- Born: 25 August 1955 (age 70)
- Occupations: Journalist, author
- Years active: 1973 – present
- Spouse: Meredith
- Children: 4

= Leigh Hatcher =

Australian journalist and author

Leigh Hatcher (born 25 August 1955) is a veteran broadcast Australian journalist and author.

Hatcher's career highlights include working as the bureau chief for the Macquarie Radio Network in the Canberra Press Gallery. He has also worked at various radio stations including 2CA in Canberra and 5DN in Adelaide.

Hatcher was also employed by the Seven Network where he worked as a political correspondent in Canberra as well as a European correspondent when he lived in London, between the years of 1983 and 1985.

After returning from London, Hatcher took a break from television and returned to the radio station 5DN and hosted a radio show. Returning to Sydney, he worked as an on-the-road reporter for the Seven Network for a decade from 1988 to 1998. During this time he was the network's chief Olympic correspondent.

He was forced out of work for more than two years, suffering chronic fatigue syndrome. He wrote a best-selling book about the experience, I'm Not Crazy, I'm Just A Little Unwell.

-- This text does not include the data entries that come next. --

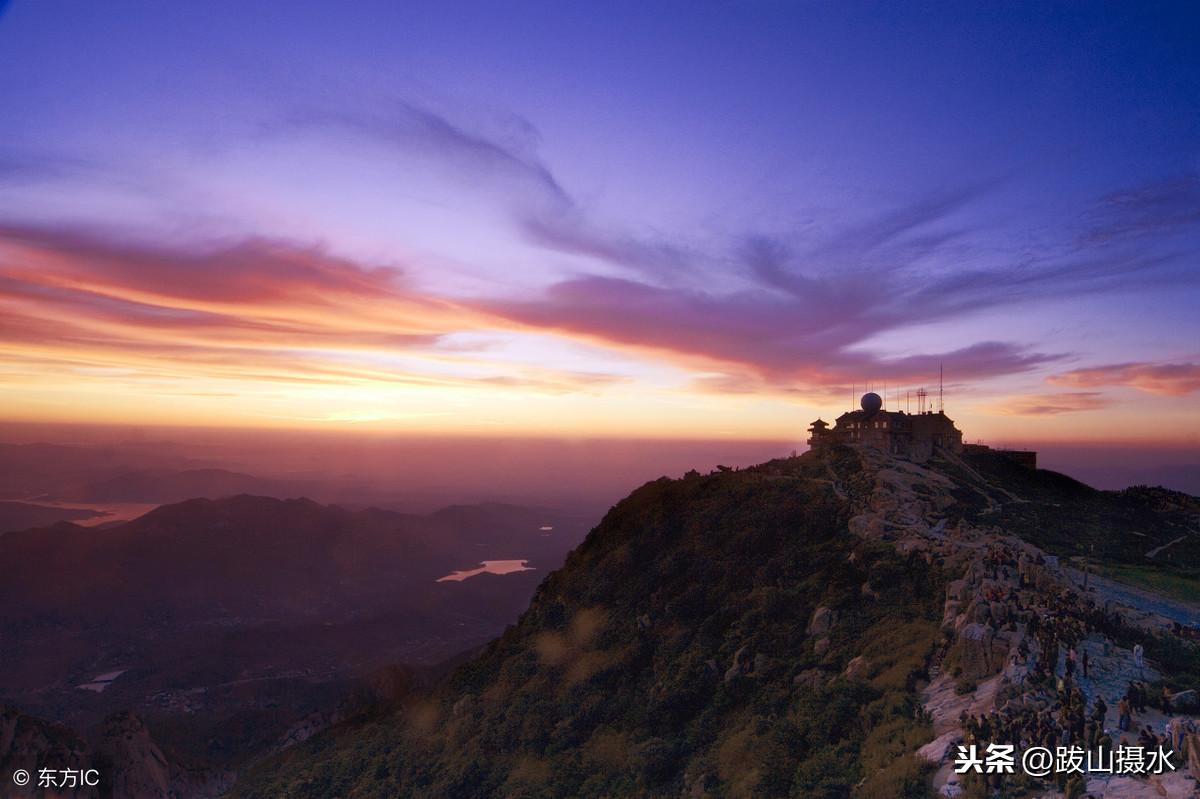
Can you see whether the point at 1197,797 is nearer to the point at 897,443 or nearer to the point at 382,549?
the point at 897,443

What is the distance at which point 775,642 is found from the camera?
28.7 metres

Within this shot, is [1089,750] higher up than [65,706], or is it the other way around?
[1089,750]

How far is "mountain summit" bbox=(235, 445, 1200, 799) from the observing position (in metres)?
19.6

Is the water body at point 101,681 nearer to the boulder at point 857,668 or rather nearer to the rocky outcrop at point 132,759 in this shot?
the rocky outcrop at point 132,759

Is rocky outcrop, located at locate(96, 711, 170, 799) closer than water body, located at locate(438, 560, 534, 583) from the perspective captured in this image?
Yes

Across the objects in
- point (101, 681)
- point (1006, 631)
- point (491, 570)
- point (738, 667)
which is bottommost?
point (101, 681)

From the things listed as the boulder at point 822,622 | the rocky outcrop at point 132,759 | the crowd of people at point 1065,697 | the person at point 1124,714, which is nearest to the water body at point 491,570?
the rocky outcrop at point 132,759

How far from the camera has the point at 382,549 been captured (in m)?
197

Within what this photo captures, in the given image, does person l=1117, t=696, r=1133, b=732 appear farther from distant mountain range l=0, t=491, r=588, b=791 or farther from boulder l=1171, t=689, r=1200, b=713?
distant mountain range l=0, t=491, r=588, b=791

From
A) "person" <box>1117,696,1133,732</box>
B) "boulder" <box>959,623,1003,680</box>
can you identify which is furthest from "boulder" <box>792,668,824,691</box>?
"person" <box>1117,696,1133,732</box>

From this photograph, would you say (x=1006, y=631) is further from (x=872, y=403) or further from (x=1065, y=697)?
(x=872, y=403)

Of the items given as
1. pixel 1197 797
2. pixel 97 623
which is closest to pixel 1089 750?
pixel 1197 797

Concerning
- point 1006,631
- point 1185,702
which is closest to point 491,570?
point 1006,631

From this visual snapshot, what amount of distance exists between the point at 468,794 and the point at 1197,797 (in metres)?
29.0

Hatcher joined Sky News Australia in 2000 as a presenter of First Edition with Sharon McKenzie and later Nina May on weekdays. In January 2013, he finished presenting First Edition and was appointed news presenter on PM Agenda. In June 2013, he resigned from Sky News.

On 11 November 1975 Hatcher was one of the journalists present at former prime minister Whitlam's dismissal speech.

On 27 March 2011 Sheridan Voysey, presenter of national radio program Open House, announced Hatcher would serve as his replacement. Hatcher hosted the program, aired by Christian broadcaster Hope 103.2, until 8 December 2013.

In January 2014, after four decades of broadcast journalism, Hatcher became director for public affairs with the HammondCare organisation.

He is married with four children and three grandchildren.

==Writing career==
Hatcher has written three books – I'm Not Crazy, I'm Just A Little Unwell, and two books from the Open House radio program.